2.3. Toxicologic Analysis

Five frozen one-mL aliquots of whole blood per study participant were analyzed for As, Cd, Mg, Ni, Pb, Se, and Zn concentrations according to previously published standardized operating procedures [32-34]. Our laboratory was unable to assess blood Hg due to insufficient sample availability. Briefly, specimens were analyzed by inductively coupled plasma mass spectrometry (ICP-MS) in a modular class 1000 clean laboratory at the University of Notre Dame (Notre Dame, IN). Specimens were pooled by subject in a pre-cleaned and weighed Teflon-Bomb and recorded accordingly. Specimens were analyzed using external calibration and an internal standardization procedure with monitoring for isotopes: 75As, 111Cd, 114Cd, 25Mg, 60Ni, 62Ni, 206Pb, 207Pb, 208Pb, 77Se, 82Se, 63Zn, and 65Zn. Aliquots of caprine serum spiked with known concentrations of analytes were included with each batch to assess measurement reliability (i.e., quality control (QC) specimens). A procedural blank was included in each run to monitor contamination from reagents and laboratory equipment. A bovine liver standard reference material (National Institute of Standards and Technology (NIST) SRM 1577b) was also analyzed with each run to evaluate the accuracy and precision of the technique. Measured values were within the recommended error for the certified values from the NIST in 10 independent digestions and analyses.

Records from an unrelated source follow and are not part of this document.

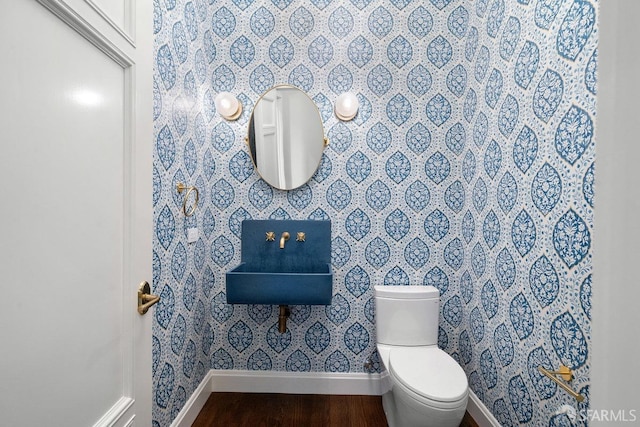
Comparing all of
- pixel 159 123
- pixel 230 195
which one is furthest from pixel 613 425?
pixel 230 195

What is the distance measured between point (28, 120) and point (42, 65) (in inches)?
4.8

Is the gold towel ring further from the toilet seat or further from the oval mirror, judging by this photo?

Limits of detection (LODs) for metal analytes were calculated as the concentration equivalent to three times the standard deviations of the measured intensities for calibration blanks. These were expressed as μg/L whole blood; 0.005 for As, 0.003 for Cd, 0.006 for Pb, 0.06 for Mg, 0.003 for Ni, 0.012 for Se and 0.03 for Zn. Mean relative standard deviations across and within batches were less than 10% for most analytes including: 6.6% and 5.9% for As, 2.7% and 2.4% for Cd, 5.3% and 8.3% for Pb, 3.0% and 5.7% for Mg, 12.8% and 14.8% for Ni, 5.1% and 5.9% for Se, and 4.9% and 2.4% for Zn, respectively. Concentrations were reported as μg/L whole blood.

2.4. Statistical Analysis

2.4.1 Descriptive and Bivariate Analyses

Descriptive statistics were utilized to inspect the data and to aid in specifying models. All covariates captured by the daily diaries were standardized to a 28-day cycle to address the inherent variability in menstrual cycle length within and across women, and to account for varying TTPs. Distributions were characterized and metals summarized as geometric means and standard deviations and, subsequently, log-transformed to meet normality assumptions. For metals with an available population reference interval, proportions of values above and/or below the interval were compared for participants with a positive pregnancy test and participants without a positive pregnancy test. For metals with no available population reference interval, proportions of values above the 90th %tile and below the 10th %tile were assessed for participants with and without positive pregnancy tests. Statistical significance was defined as P<0.05 for a two-tailed test based upon the χ2-test for categorical variates, ANOVA for continuous variables including metals and PCBs, or the Kruskall-Wallis test for ordinal variables as appropriate. Correlations among metals and PCBs were assessed using Pearson correlation coefficients. All analyses were conducted using SAS version 9.1.3 (SAS Institute, Inc., Cary, NC).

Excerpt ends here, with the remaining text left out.